> PROBLEM TO WORK ON: Repeat every entry exactly. Pictures stay out.

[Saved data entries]
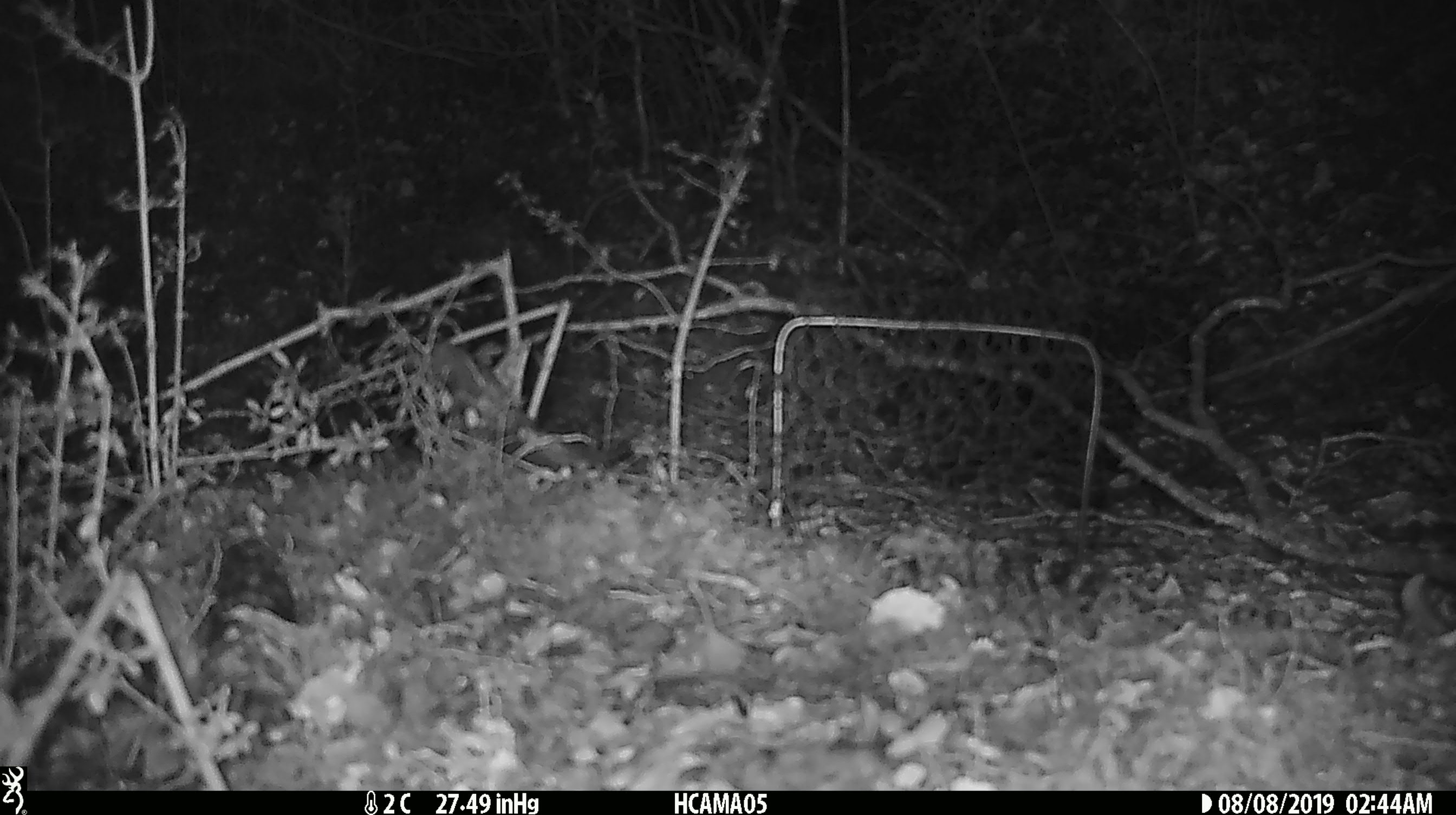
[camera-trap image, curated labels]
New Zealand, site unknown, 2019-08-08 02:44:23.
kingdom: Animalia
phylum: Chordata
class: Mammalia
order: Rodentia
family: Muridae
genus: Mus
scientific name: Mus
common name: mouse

> FINAL ANSWER:
[camera-trap image, curated labels]
New Zealand, site unknown, 2019-08-08 02:44:23.
kingdom: Animalia
phylum: Chordata
class: Mammalia
order: Rodentia
family: Muridae
genus: Mus
scientific name: Mus
common name: mouse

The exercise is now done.